Deputy directors McLaughlin and Kappes also misled senior U.S. officials on key intelligence issues. McLaughlin, who actually delivered the “slam dunk” briefing to President Bush that CIA director had promised, misled Secretary of State Colin Powell on the intelligence that became part of Powell’s speech to the United Nations in February 2003 to make the case for war in Iraq. In addition to perverting the intelligence process, McLaughlin tried to silence the chief of the Iraq Survey Group, David Kay, who found no evidence of Iraqi WMD. McLaughlin was also a key advocate for the notorious “Curveball,” whose phony intelligence on mobile biological laboratories ended up in Powell’s speech to the UN. Earlier in his career, McLaughlin had a key role in covering up the efforts of CIA deputy Robert Gates to politicize key intelligence in the 1980s.
Kappes may not have been involved in all of the decisions on torture and abuse and the secret prisons where the sadistic activity took place, but he was totally witting of the program. The Senate report cites the efforts of senior CIA leaders to impede the work of the Office of the Inspector General, and Kappes was a key part of this effort. Kappes‘ career eventually suffered from briefing the White House on a Jordanian agent who was going to lead the CIA to al Qaeda leader Ayman al-Zawahiri; the agent turned out to be a suicide bomber who decimated the leadership of the most sensitive CIA facility in Afghanistan in 2009.
Jose Rodriquez, like Kappes, was particularly hostile to the statutory IG, John Helgerson, and the work of the OIG on the enhanced interrogation techniques. Rodriquez, who destroyed 92 torture tapes over the objections of the White House, contends that the interrogation techniques were “blessed by the highest legal authorities in the land, conducted by trained professionals, and applied to only a handful of the most important terrorists on the planet.” The Senate report puts the lie to all of these contentions.
It is unfortunate that the Obama administration did not appoint a special prosecutor in order to get some accountability for the heinous crimes that were committed by senior CIA officials or the kind of truth and reconciliation committee that has proved useful in East Europe or South Africa where terrible crimes have been committed.
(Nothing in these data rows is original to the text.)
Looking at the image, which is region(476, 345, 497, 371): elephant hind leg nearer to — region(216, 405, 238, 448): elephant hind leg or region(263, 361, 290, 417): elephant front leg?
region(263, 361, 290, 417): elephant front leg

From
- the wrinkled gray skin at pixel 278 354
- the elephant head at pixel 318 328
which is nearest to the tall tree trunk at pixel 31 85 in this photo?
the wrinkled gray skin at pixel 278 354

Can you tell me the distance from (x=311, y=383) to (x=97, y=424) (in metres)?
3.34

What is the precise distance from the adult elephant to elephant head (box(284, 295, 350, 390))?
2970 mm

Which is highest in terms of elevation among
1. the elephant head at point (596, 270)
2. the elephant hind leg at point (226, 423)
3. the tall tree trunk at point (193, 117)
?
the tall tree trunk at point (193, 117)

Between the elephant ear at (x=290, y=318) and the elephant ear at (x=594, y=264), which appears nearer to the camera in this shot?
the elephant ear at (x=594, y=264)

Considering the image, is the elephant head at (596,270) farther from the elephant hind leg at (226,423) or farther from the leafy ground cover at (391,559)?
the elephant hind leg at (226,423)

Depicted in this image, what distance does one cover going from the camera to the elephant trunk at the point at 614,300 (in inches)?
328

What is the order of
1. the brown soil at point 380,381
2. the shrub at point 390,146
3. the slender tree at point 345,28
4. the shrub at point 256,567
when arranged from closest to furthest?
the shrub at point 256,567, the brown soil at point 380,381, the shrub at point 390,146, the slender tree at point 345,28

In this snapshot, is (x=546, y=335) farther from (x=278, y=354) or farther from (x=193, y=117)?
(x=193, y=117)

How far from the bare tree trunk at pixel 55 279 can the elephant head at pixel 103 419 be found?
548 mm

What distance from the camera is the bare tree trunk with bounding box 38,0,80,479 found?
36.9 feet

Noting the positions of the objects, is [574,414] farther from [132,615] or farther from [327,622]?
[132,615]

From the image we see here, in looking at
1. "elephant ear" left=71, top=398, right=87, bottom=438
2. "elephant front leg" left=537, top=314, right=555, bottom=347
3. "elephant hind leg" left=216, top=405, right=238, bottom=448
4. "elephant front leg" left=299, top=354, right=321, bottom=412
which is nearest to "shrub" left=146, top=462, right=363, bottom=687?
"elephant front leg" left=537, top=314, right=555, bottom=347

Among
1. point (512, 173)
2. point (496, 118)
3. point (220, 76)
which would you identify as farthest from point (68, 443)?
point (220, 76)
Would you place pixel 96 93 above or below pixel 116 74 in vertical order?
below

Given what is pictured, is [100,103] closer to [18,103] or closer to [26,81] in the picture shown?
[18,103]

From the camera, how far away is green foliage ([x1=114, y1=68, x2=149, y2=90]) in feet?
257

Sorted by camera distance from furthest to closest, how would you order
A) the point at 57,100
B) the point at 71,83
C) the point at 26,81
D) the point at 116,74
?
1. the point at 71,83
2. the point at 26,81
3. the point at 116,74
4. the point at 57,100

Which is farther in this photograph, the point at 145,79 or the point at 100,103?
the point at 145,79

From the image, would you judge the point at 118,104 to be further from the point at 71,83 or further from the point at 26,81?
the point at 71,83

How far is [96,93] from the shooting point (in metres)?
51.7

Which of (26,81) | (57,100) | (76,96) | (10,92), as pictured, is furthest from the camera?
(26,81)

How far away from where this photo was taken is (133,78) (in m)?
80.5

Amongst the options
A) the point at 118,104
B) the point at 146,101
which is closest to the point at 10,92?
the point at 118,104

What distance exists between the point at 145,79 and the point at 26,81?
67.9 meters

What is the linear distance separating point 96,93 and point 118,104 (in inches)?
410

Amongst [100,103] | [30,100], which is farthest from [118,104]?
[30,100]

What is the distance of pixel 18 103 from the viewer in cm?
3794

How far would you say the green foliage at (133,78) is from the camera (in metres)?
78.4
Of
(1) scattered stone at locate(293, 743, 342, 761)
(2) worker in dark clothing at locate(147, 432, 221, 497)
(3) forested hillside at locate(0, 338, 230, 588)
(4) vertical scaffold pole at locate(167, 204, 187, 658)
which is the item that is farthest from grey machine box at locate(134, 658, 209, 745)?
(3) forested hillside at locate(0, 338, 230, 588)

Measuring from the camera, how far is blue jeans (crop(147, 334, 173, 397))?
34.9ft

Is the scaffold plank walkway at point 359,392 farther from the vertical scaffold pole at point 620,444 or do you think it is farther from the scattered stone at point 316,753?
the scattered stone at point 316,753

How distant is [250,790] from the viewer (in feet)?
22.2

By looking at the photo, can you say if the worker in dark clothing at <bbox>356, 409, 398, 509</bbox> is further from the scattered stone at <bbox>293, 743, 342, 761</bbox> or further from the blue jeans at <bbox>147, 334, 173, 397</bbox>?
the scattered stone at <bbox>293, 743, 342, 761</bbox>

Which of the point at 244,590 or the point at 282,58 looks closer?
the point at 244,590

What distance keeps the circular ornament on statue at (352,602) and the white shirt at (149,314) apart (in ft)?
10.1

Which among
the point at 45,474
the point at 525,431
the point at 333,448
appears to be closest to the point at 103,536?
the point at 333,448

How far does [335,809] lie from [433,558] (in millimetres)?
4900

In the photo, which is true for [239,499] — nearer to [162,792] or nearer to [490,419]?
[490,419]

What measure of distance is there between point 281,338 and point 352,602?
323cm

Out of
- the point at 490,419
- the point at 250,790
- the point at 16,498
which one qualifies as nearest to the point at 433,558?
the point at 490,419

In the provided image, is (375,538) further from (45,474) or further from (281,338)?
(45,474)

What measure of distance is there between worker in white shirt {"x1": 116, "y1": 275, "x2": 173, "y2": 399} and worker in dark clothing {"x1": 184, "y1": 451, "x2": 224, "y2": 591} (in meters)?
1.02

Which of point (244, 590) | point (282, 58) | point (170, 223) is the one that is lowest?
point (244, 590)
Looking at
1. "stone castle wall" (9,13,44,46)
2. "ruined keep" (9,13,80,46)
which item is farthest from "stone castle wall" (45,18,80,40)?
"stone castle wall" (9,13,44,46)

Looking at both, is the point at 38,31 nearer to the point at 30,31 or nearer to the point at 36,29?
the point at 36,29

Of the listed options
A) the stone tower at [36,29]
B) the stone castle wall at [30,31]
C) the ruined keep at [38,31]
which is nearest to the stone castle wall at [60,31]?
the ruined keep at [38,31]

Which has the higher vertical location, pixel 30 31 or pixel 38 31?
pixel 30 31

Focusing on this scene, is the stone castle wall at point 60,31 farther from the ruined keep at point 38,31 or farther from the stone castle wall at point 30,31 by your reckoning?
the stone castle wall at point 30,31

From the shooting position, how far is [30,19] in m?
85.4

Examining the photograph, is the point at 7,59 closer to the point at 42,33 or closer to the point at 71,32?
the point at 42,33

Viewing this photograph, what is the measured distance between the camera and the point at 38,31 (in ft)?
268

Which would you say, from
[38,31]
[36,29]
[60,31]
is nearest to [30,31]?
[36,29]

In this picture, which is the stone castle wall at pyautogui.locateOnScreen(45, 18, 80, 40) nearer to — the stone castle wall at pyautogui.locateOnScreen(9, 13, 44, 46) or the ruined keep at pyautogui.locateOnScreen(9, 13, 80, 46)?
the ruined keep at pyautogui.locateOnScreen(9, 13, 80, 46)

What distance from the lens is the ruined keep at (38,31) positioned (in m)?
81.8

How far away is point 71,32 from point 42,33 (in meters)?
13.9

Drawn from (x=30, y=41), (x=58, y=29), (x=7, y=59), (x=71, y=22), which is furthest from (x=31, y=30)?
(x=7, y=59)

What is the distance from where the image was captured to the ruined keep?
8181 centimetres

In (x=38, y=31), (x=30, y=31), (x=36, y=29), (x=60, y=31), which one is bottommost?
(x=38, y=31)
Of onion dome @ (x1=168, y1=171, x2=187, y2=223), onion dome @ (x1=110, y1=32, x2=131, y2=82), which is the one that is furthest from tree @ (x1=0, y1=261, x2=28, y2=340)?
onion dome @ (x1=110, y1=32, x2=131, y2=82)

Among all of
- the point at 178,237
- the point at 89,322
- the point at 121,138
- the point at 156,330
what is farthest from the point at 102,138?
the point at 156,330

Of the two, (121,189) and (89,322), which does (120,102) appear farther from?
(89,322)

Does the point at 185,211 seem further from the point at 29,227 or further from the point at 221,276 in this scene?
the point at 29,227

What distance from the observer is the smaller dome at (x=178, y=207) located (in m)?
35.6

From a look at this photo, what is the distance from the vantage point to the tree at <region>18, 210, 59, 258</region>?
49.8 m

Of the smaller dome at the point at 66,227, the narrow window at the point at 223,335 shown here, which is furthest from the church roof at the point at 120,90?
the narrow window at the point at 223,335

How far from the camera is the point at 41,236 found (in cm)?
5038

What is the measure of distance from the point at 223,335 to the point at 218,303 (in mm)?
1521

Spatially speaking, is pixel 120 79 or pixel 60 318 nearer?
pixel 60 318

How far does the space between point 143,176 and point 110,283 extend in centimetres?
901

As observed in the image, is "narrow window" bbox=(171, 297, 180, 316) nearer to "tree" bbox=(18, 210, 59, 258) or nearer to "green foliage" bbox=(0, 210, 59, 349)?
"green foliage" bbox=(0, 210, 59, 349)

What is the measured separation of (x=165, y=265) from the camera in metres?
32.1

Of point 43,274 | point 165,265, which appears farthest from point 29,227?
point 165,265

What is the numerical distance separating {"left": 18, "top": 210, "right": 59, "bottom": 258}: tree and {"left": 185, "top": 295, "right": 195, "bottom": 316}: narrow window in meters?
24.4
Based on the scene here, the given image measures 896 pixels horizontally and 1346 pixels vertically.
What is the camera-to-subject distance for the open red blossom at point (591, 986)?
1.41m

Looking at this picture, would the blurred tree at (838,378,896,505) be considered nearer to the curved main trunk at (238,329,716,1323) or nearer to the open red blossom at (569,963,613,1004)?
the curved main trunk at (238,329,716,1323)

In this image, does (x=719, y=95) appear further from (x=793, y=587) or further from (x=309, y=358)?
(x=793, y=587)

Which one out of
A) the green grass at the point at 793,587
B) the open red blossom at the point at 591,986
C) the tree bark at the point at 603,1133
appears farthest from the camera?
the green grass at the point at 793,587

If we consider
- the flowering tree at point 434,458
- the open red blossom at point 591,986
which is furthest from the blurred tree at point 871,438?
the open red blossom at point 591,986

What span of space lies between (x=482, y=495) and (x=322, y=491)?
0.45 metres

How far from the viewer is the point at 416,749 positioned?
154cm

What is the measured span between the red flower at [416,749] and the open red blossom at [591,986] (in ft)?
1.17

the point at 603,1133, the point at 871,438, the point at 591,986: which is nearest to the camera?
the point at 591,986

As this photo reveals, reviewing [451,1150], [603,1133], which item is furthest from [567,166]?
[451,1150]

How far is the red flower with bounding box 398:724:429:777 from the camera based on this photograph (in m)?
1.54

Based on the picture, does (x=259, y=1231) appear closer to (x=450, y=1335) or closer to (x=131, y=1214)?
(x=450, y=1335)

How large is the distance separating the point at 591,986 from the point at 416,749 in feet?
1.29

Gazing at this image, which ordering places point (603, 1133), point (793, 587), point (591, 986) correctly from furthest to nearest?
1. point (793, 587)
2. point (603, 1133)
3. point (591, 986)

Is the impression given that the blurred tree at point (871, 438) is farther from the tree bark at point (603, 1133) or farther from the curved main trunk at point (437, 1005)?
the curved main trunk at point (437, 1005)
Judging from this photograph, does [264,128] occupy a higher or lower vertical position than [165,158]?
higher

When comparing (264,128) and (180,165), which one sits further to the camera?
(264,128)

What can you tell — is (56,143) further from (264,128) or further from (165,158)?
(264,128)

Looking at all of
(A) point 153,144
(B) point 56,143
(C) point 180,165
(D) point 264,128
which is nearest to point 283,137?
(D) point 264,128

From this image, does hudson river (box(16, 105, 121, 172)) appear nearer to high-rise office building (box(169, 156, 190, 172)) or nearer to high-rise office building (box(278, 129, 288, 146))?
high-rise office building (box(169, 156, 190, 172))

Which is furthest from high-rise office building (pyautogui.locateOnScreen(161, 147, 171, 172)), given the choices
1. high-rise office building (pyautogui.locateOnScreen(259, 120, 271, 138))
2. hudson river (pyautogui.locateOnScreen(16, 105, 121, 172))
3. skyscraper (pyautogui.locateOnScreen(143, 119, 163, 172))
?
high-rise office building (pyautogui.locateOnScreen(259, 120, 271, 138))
Nevertheless, the Senate’s authoritative report gives a full description of the unconscionable activities that took place in the name of the United States and offers sufficient evidence to block the outrageous efforts of former CIA directors and deputy directors to deceive the American people.
Melvin A. Goodman is senior fellow at the Center for International Policy and professor of government at Johns Hopkins University. He is the author of “The Failure of Intelligence: The Decline and Fall of the CIA” and “National Insecurity: The Cost of American Militarism” and the forthcoming “The Path to Dissent: The Story of a CIA Whistleblower” (City Lights Publishers, 2015).